Extracted records:
_ _ _ _ _ _ _

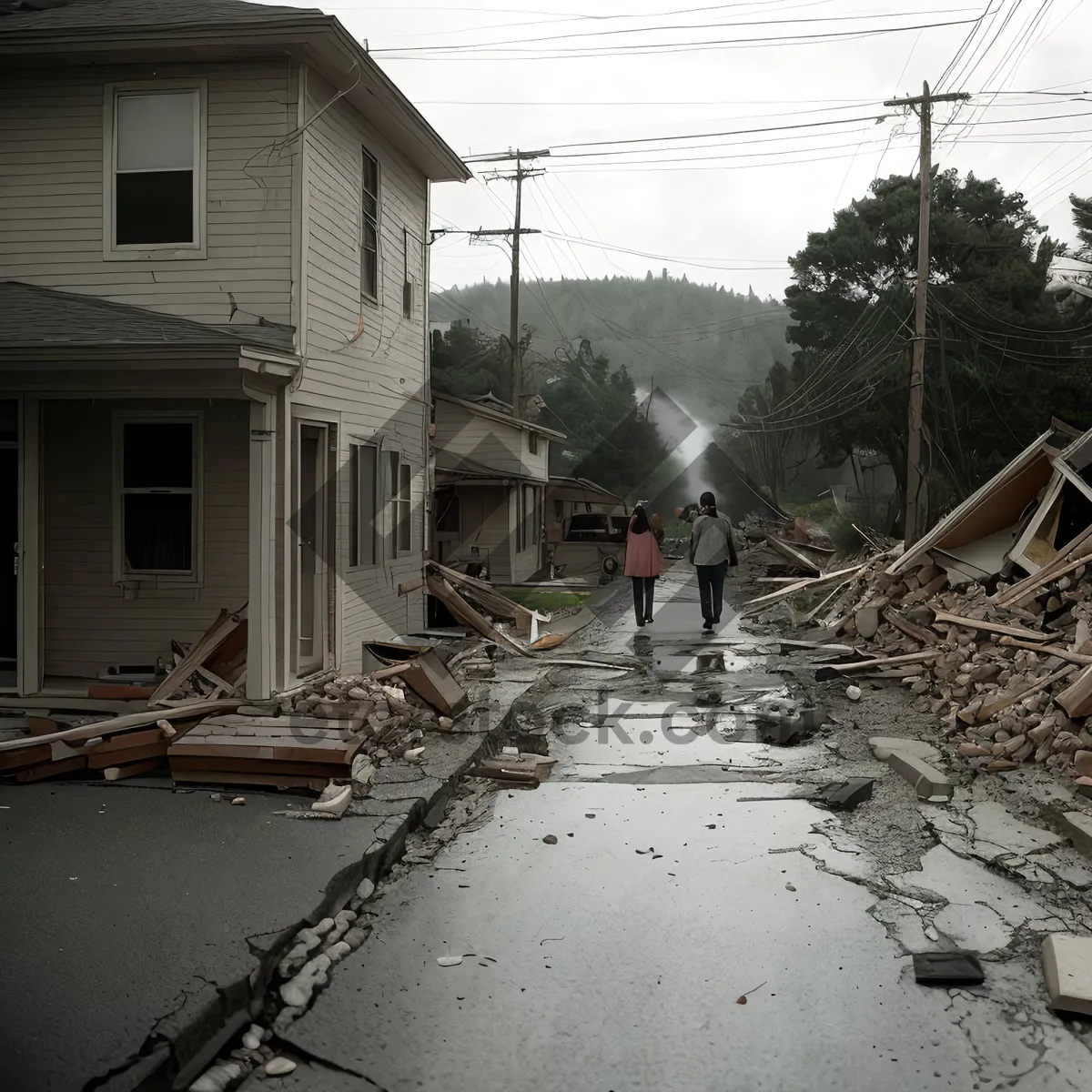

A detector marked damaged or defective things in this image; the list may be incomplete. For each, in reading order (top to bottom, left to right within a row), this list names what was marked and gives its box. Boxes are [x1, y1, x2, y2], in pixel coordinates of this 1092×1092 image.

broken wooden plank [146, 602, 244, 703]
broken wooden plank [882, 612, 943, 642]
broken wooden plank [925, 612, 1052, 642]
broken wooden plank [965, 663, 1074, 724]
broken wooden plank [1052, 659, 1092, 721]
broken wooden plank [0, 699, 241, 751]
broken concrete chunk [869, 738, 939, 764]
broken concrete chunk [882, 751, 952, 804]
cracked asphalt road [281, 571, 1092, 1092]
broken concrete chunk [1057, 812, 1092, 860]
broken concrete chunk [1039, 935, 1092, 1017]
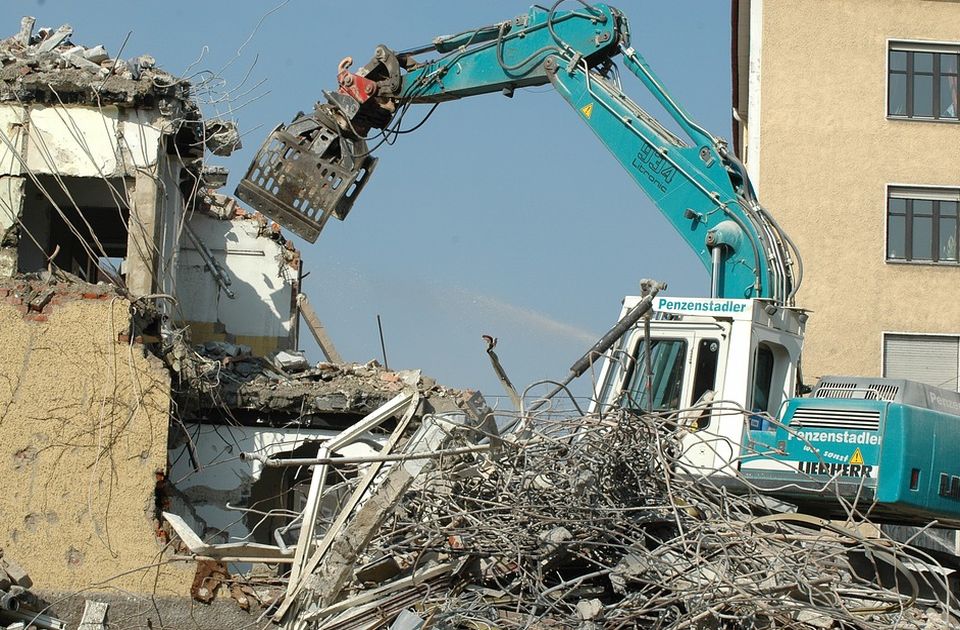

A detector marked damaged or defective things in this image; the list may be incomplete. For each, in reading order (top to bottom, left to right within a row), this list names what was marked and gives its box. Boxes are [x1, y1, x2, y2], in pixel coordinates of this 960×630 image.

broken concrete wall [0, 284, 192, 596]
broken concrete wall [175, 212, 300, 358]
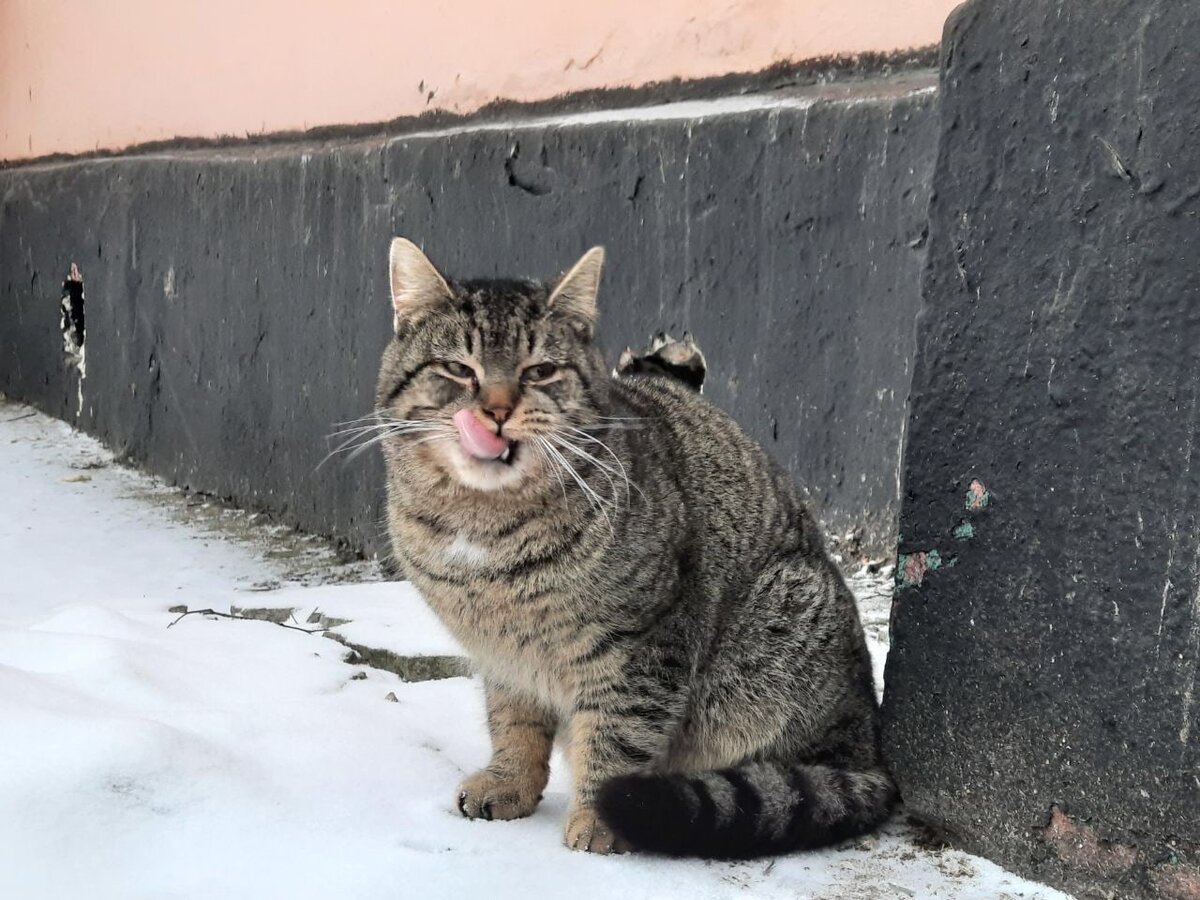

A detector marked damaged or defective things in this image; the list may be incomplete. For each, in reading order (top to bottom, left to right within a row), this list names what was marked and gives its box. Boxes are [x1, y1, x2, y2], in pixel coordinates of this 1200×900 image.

_ _ _ _ _ _ _

Given exercise: Please give the records above as a Markdown table with a Row column holding the row number and a Line column holding the text of each line, with blank lines omitted. Leave the pictures out of the table.

Response to this exercise:
| Row | Line |
|---|---|
| 1 | A detector marked damaged or defective things in this image; the list may be incomplete. For each, in reading order (top to bottom, left to right within a row), this list names what was marked and gives its box. Boxes are [x1, y1, x2, y2], in pixel coordinates of this 1092×1092 image. |
| 2 | broken wooden plank [146, 602, 244, 703] |
| 3 | broken wooden plank [882, 612, 943, 642] |
| 4 | broken wooden plank [925, 612, 1052, 642] |
| 5 | broken wooden plank [965, 663, 1074, 724] |
| 6 | broken wooden plank [1052, 659, 1092, 721] |
| 7 | broken wooden plank [0, 699, 241, 751] |
| 8 | broken concrete chunk [869, 738, 939, 764] |
| 9 | broken concrete chunk [882, 751, 952, 804] |
| 10 | cracked asphalt road [281, 571, 1092, 1092] |
| 11 | broken concrete chunk [1057, 812, 1092, 860] |
| 12 | broken concrete chunk [1039, 935, 1092, 1017] |
| 13 | A detector marked damaged or defective things in this image; the list may be incomplete. For each, in reading order (top to bottom, left to right within a row), this list names what was marked and gives its box. Boxes are [x1, y1, x2, y2], in pixel coordinates of this 960×630 image. |
| 14 | broken concrete wall [0, 284, 192, 596] |
| 15 | broken concrete wall [175, 212, 300, 358] |
| 16 | A detector marked damaged or defective things in this image; the list may be incomplete. For each, in reading order (top to bottom, left to right within a row), this list names what was marked and gives its box. Boxes are [x1, y1, x2, y2], in pixel coordinates of this 1200×900 image. |